The New York Times published a blog post in 2012 by an Australian rock musician whose experience of the city was typical. In it, a spoiled young buffoon declared that Berlin had sapped his creative marrow because, even though he had made the effort to get on a plane and spend six months in a delirium of cheap speed, the city had declined to turn him into the next David Bowie. Even if he was not a loser before, the city had coaxed the latent loserness out of him. The article rankled with many expat Berliners (he better not come back any time soon) – but it is true that Berlin somehow never really puts you under much pressure.

Draft-dodger city

This point is not new. Berlin has attracted layabouts for a long time. This is partly because of the city’s peculiar history, for West Berlin residents were exempt from military service throughout the lifespan of the Wall. Berlin’s Tagesspiegel newspaper once estimated that some 50,000 young men moved to the city for this reason). In those heady days, the eastern end of Kreuzberg – now a hive of MDMA-fuelled nightclubs and swarms of young tourists – was literally a dead end, a carless junkie’s paradise fenced in on three sides by the communists. And even then, West Berliners hated that influx of draft-dodging stoners.

This disdain is re-manifesting itself today with a simultaneous animosity towards two ill-defined but related hate-figures: the “immigrant” and the “hipster.” With the eurozone crisis driving more young unemployed people to Germany, especially from southern Europe, we Berliners have been getting our prejudices muddled. The old hipsterphobia has become conflated with the even older anti-immigrant phobia: the primeval fear of what Germans call Sozialtourismus, or welfare tourism.

Not only are hipsters coming to Berlin and gentrifying everything, making Berlin’s colorful neighborhoods too trendy and expensive for normal folk, now middle-class Spaniards and Greeks are coming over and claiming benefits too.
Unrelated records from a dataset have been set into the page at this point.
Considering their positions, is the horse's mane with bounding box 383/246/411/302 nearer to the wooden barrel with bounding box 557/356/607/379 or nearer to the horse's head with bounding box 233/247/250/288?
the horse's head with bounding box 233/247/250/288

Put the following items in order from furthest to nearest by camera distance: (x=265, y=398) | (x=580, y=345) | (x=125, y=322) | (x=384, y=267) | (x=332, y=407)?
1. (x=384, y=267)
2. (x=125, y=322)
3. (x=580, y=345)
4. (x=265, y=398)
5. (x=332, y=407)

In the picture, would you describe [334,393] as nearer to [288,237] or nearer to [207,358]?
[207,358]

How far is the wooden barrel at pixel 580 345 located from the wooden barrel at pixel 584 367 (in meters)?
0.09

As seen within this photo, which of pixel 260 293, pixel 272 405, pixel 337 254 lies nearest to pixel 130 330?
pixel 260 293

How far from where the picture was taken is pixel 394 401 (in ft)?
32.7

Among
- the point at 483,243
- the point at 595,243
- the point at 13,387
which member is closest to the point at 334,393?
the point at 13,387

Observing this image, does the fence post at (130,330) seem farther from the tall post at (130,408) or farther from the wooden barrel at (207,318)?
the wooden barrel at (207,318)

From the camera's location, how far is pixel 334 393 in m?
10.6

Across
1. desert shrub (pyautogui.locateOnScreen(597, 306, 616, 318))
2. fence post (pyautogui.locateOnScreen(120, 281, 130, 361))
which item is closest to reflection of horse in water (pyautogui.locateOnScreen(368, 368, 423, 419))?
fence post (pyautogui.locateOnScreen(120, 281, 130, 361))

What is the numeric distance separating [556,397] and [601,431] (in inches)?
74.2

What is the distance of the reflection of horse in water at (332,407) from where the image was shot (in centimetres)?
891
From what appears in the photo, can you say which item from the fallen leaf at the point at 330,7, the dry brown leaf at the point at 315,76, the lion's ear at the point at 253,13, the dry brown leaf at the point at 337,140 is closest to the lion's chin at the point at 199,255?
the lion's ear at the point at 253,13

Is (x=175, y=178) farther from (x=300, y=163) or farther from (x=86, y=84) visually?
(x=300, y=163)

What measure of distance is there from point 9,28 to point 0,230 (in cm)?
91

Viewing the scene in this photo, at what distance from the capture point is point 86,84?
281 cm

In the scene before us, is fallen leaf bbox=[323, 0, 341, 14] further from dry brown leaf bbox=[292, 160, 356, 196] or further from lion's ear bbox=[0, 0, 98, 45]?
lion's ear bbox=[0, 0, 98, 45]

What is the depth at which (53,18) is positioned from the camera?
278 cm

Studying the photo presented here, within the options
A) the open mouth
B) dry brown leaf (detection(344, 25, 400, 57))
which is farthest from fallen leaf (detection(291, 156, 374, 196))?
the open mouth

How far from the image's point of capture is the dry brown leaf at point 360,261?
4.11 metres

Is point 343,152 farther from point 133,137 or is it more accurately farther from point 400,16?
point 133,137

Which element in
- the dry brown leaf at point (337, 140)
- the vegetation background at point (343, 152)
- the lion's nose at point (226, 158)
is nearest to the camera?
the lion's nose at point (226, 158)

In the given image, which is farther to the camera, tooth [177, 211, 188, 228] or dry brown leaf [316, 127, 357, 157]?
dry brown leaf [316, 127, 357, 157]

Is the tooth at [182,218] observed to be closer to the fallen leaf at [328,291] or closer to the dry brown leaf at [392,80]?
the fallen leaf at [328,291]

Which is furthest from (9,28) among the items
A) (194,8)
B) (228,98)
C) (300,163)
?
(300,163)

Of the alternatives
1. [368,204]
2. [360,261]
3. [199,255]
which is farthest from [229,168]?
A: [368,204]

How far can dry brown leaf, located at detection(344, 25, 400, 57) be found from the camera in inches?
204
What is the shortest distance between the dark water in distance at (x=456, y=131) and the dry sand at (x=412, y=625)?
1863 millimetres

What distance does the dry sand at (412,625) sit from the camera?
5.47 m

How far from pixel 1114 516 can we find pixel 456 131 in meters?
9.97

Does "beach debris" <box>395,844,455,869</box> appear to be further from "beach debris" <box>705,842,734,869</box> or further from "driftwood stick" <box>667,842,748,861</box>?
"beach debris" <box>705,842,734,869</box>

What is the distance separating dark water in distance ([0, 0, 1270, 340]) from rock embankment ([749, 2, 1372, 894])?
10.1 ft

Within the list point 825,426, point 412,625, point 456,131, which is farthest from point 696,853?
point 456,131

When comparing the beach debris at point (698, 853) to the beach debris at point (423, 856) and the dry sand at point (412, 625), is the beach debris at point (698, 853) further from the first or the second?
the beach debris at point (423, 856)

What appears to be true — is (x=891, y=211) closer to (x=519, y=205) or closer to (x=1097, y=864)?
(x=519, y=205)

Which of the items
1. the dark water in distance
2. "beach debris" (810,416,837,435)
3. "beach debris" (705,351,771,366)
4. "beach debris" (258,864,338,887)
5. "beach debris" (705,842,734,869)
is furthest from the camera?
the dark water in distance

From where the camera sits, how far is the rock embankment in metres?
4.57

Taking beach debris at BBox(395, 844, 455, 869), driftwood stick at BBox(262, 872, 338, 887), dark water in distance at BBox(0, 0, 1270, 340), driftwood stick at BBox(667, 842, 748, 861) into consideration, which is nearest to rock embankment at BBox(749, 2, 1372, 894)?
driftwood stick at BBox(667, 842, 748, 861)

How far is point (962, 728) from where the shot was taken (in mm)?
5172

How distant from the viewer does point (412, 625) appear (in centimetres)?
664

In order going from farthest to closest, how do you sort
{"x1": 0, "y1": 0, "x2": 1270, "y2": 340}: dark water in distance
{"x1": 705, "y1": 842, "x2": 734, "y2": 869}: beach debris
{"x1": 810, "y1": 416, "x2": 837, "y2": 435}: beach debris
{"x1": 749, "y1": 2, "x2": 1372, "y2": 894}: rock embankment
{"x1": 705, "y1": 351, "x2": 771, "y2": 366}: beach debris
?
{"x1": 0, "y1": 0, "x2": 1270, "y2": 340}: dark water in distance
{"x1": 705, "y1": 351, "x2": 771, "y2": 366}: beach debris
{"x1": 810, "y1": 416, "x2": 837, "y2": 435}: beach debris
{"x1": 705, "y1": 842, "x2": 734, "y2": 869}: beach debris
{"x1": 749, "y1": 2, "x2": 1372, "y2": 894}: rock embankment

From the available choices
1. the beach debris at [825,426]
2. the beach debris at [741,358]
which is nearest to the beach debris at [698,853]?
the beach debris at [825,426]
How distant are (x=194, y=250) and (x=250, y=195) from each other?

Just as Mediterranean economies are living on German bailouts, Mediterranean hipsters are living on the German taxpayer.

Foolish vision

Except it’s a lie: For one thing, few economic migrants bother with the economic sinkhole that is Berlin with its 11.7-percent unemployment rate. For another thing, Germany’s welfare system is not nearly as generous as the media tells you – the Hartz IV benefit is enough to scratch out a living on, but you have to constantly be applying for work to get it.

And thirdly, in 2011 Chancellor Angela Merkel’s government did its best to disable the European Convention on Social and Medical Assistance, which Germany signed in 1953 and which guaranteed that all EU citizens be treated equally by the welfare system. The policy has worked and the stats show that the German welfare state is still mainly a German-only zone: the new European immigrants, the Romanians, Bulgarians, Spanish, Greeks, hardly claim anything from the social welfare system. Barely 10 percent of Spanish people in Berlin claim benefits, well below the 20 percent for all of Berlin.

So maybe, just maybe, outside my expat bubble Berlin isn’t as lazy as I seem to think. It’s hard to tell though, because the city feeds off its own hype. In 2003, Mayor Klaus Wowereit delivered a much-quoted phrase that would soon become the city’s brand. What the “poor, but sexy” line meant economically was that Berlin would become powered by its creative energy. Thousands of brilliant young creatives would somehow imbibe the city’s kookiness and sell brilliant outside-the-box ideas to the world’s corporations. It hasn’t panned out that way, partly because that was a completely idiotic vision that only a very giddy politician could dream up.

And partly because, in the end, Berlin always gets you.